■ **Source extract**
Wednesday, October 6
FOMC Minutes (September 16–17 Meeting)

Thursday, October 6
Wholesale Trade

Friday, October 6

This Week's Indicators:

Monday, October 6


Tuesday, October 6
NFIB Small Business Survey

Wednesday, October 6
Beige Book
NY Fed Empire State Manufacturing Survey
Producer Price Index
Retail Sales

Thursday, October 6
Industrial Production
MAPI Manufacturing Survey
NAHB Housing Market Index
Philadelphia Fed Manufacturing Survey

Friday, October 6
Housing Starts and Permits
University of Michigan Consumer Sentiment

Summaries for Last Week`s Economic Indicators
California Manufacturing Survey
The California Manufacturing Index edged slightly lower, down from 61.3 in the third quarter (July) to 59.9 in the fourth quarter (October). The index is prepared by the A. Gary Anderson Center for Economic Research at Chapman University. Despite easing somewhat, the indicator continues to reflect relatively healthy growth in the state, with measures over 50 signifying expansion.

■ **Dataset records**
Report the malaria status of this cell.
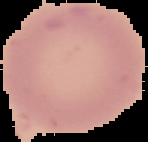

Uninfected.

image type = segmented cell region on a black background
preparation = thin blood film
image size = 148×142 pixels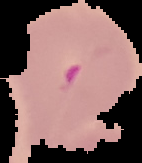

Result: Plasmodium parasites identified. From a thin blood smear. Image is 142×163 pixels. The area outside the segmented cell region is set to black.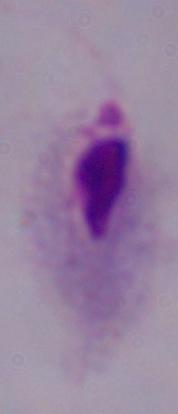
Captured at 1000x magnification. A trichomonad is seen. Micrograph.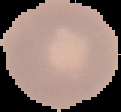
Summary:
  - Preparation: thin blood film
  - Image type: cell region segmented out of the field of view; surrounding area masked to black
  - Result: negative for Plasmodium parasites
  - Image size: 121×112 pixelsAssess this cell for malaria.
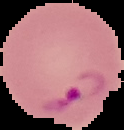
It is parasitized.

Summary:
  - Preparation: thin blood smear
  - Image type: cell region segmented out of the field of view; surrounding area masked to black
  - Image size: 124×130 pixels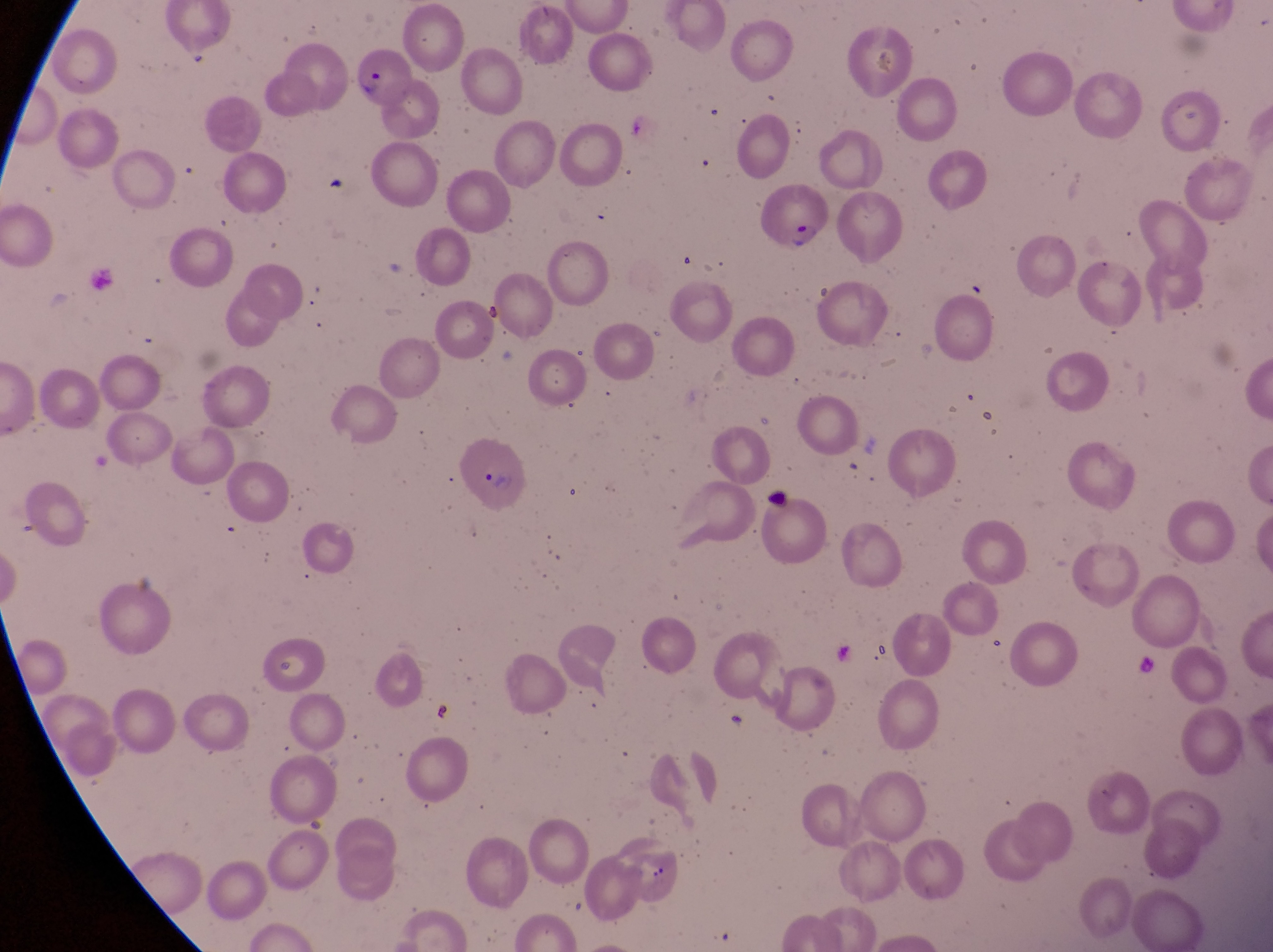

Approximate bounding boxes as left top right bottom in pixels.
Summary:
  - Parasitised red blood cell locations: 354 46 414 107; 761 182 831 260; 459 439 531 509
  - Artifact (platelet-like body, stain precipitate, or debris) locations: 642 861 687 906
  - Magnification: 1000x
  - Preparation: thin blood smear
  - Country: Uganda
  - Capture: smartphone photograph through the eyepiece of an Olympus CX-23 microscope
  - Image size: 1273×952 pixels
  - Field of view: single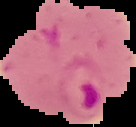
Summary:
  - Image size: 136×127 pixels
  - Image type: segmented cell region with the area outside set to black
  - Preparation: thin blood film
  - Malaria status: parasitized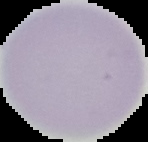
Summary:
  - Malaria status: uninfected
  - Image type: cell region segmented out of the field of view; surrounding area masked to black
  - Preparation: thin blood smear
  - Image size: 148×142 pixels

■ **To do**
A – Reproduce the stretch of the economic calendar from "Summaries for Last" through "50 signifying expansion.".
B – According to the economic calendar, which organization prepares the California Manufacturing Index?
C – List every indicator in the economic calendar whose name contains the word "Survey".

■ **Worked solutions**
A –
Summaries for Last Week`s Economic Indicators
California Manufacturing Survey
The California Manufacturing Index edged slightly lower, down from 61.3 in the third quarter (July) to 59.9 in the fourth quarter (October). The index is prepared by the A. Gary Anderson Center for Economic Research at Chapman University. Despite easing somewhat, the indicator continues to reflect relatively healthy growth in the state, with measures over 50 signifying expansion.

B – The A. Gary Anderson Center for Economic Research at Chapman University.

C –
NFIB Small Business Survey
NY Fed Empire State Manufacturing Survey
MAPI Manufacturing Survey
Philadelphia Fed Manufacturing Survey
California Manufacturing Survey